Capitolo Due

59 5 0
                                    

Aprile 2022

Quattro anni dopo il 10 Aprile

Scesi dal traghetto con un’aria spaesata: il viaggio in nave mi aveva scombussolato parecchio, e mi sentivo lo stomaco ristretto. Decisi di fermarmi in un bar vicino al porto: era un locale antiquato, puzzava di tabacco e i tavoli erano messi a casaccio, con sedie di diverso tipo qui e là. 

“Un caffè, perfavore” dissi distrattamente al barista, un ragazzotto smilzo, con un grembiule nero e un’espressione vacua. 
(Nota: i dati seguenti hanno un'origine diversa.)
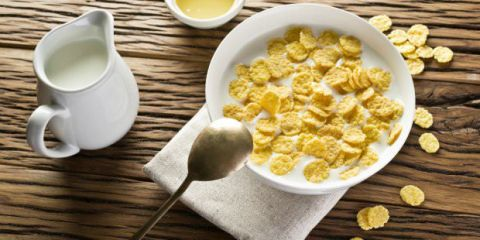 4 Απίστευτα πράγματα που μπορείτε να κάνετε με το ληγμένο γάλα σας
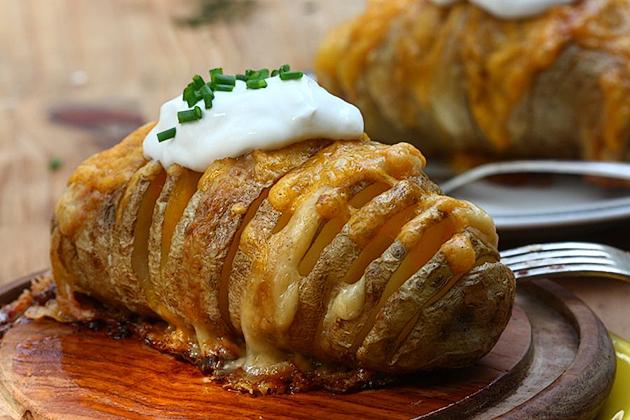 cheesy-baked-potatoes (11)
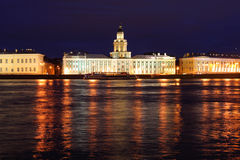 Dvortsovaya invallning på natten. St Petersburg Arkivfoto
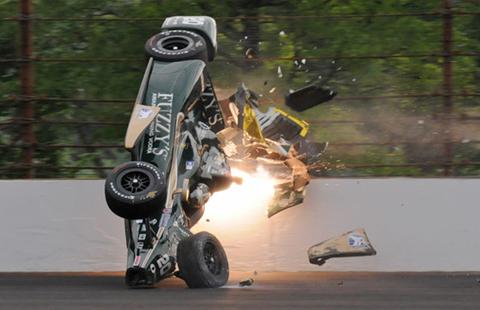 Un-piloto-de-la-Indycar-sale-ileso-tras-impactante-accidente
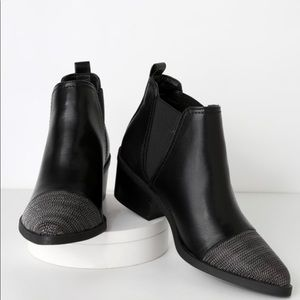 Report Zerega black ankle boots.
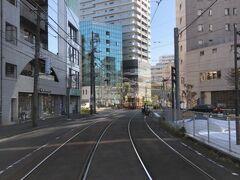 北口にも都電が走ります。JR駅を取り囲むような感じですね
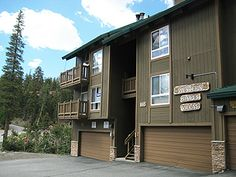 Where To Stay: conveniently located walking distance to the lifts at Canyon Lodge. Offers garage parking, an indoor spa, laundry facilities and scenic mountain views. Near the free shuttle bus route for easy access to town.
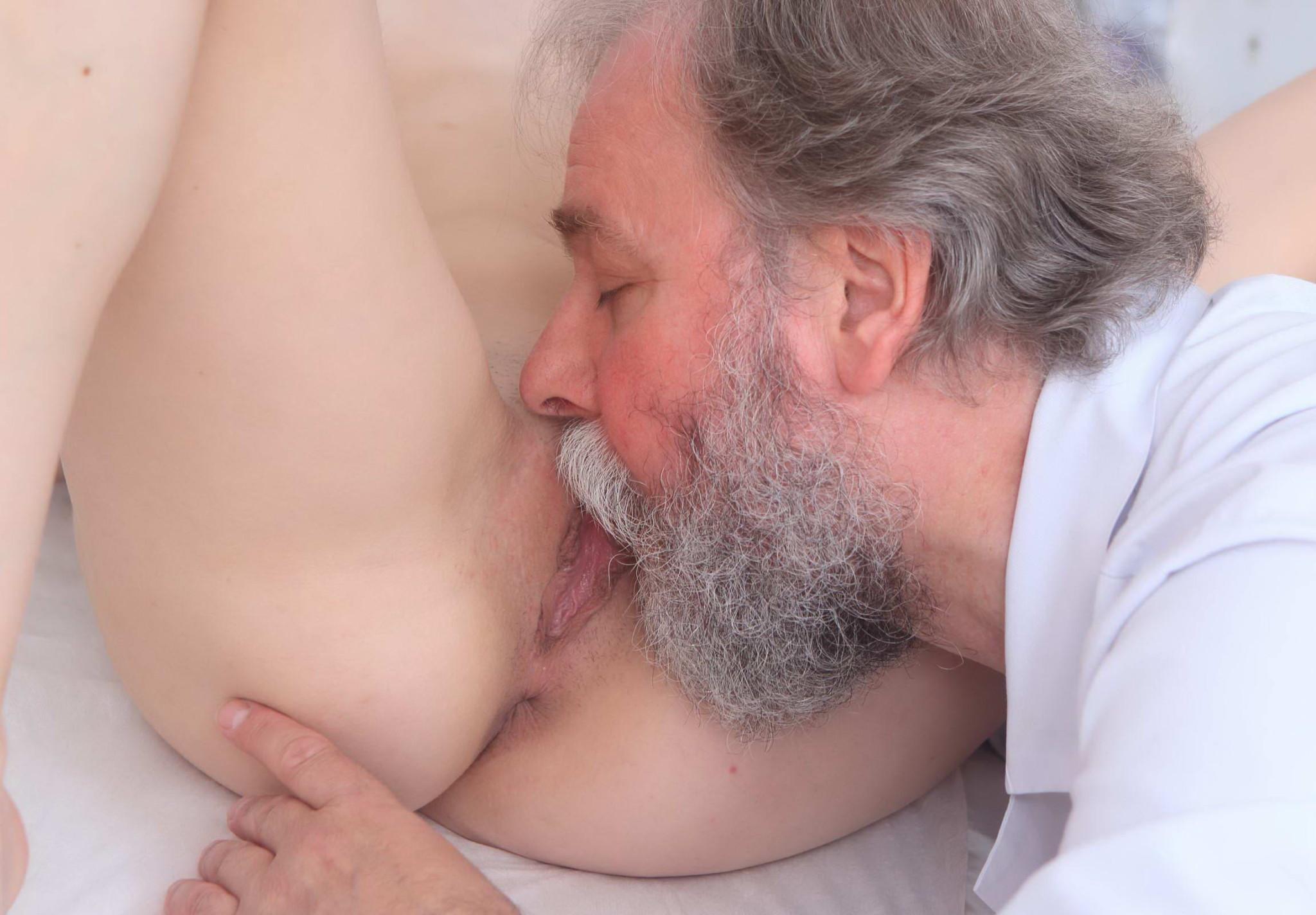 porno-s-borodatim-dedom
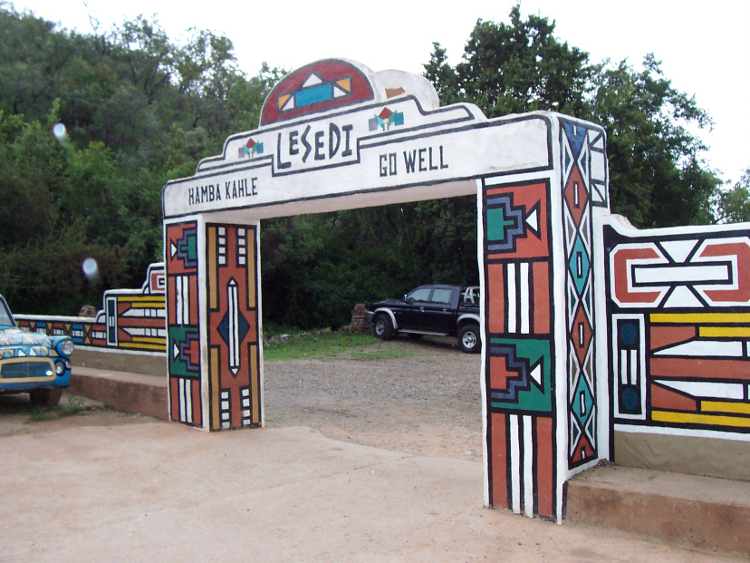 Exit at Lesedi Cultural Village   © Stephantom/Wikicommons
Il ragazzotto si mosse dietro al bancone, riempì di caffè il manicotto della macchinetta e fece partire il tutto, servendomi distrattamente l’espresso in una tazzina bianca, con piattino e cucchiaino. Trangugiai il caffè con un solo sorso, pagai la consumazione, poi mi diressi fuori e cercai un taxi. La giornata era particolarmente serena, e il primo caldo cominciava a insinuarsi nel clima invernale di qualche giorno prima. Porto Luna era una città caotica, intricata e priva di qualsiasi tranquillità: a differenza di dove stavo per recarmi, non si poteva trovare luogo in quel posto in cui non ci fosse rumore. 

Riuscii a trovare un taxi libero e mi infilai dentro la vettura. 
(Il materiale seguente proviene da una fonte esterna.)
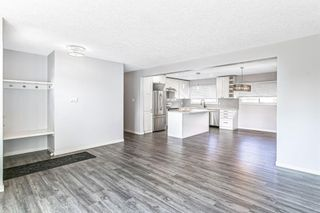 Photo 8: 7203 Fleetwood Drive SE in Calgary: Fairview Detached for sale : MLS®# A1129762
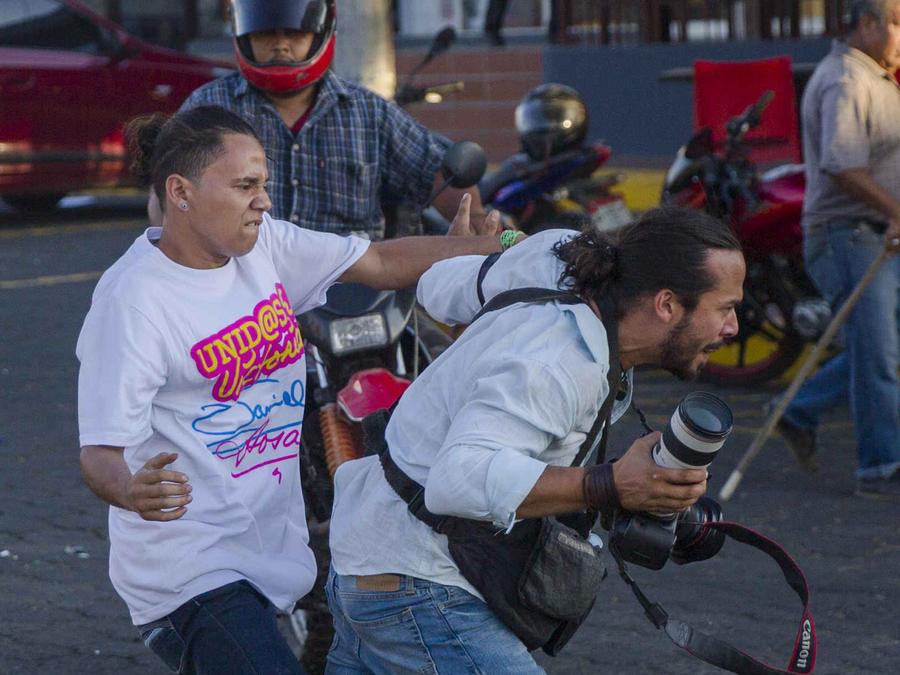 Agresión al periodista Alfredo Zuniga el miércoles en Managua (Nicaragua).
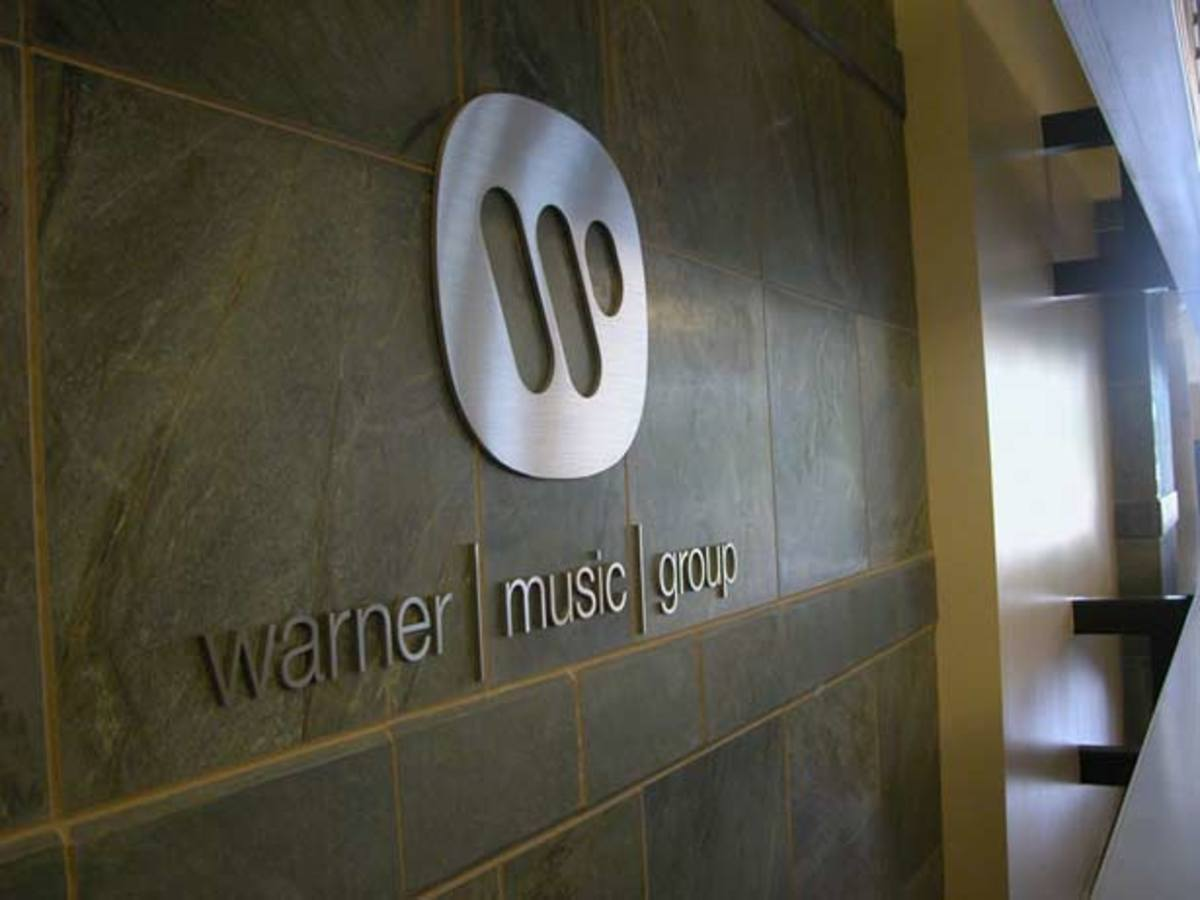Intern Files Class Action Lawsuit Against Warner Music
“Può portarmi a Campo Rosso, perfavore?”

“Certo signorina, ha un riferimento in particolare?”

“Montelusa, Via dei Giardini” dissi tranquillamente. 

Il tassista fece partire il tachimetro e mise in moto, verso la mia destinazione. Quel paesino di cui avevo sentito parlare come un posto pieno di vita, ora mi sembrava solo un ricordo grigio, come una fotografia strappata a metà. Avevo bisogno di rimetterci piede, dopo quattro lunghi anni. Avevo bisogno di capire e di ricominciare da lì, dove la vita mi aveva spezzato. Mi era servito tempo per guarire: avevo visto tutti i medici e tutti gli psicologi possibili. Ero riuscita a costruirmi una nuova vita nonostante tutto. Ma a quella vita mancava un pezzo. E io ero decisa a riprendermelo. 

Dopo circa mezz’ora arrivai a Montelusa: gli oleandri aprivano ancora la strada per arrivarci, e il loro profumo inondava tutta la zona, il che faceva parte dell’atmosfera di pace che trasmetteva il posto. Ma per me, che in quel posto avevo lasciato un pezzo del mio passato, quel profumo era come un pugnale infilato nella carne. Sentii gli occhi inumidirsi.

“Tutto bene signorina?” mi chiese il tassista, notando il mio cambio di umore. 

“Tutto bene, grazie” mentii. 

Diedi i soldi all’uomo e incontrai la proprietaria di una casetta in fondo alla via. Avevo deciso di andare in affitto per non avere altra gente tra i piedi e per godermi la vacanza. 

“Buongiorno, mi chiamo Carla” disse la donna che mi si presentò davanti, “Benvenuta a Montelusa!” sorridendo.

“Zoe” mi presentai senza troppi preamboli. 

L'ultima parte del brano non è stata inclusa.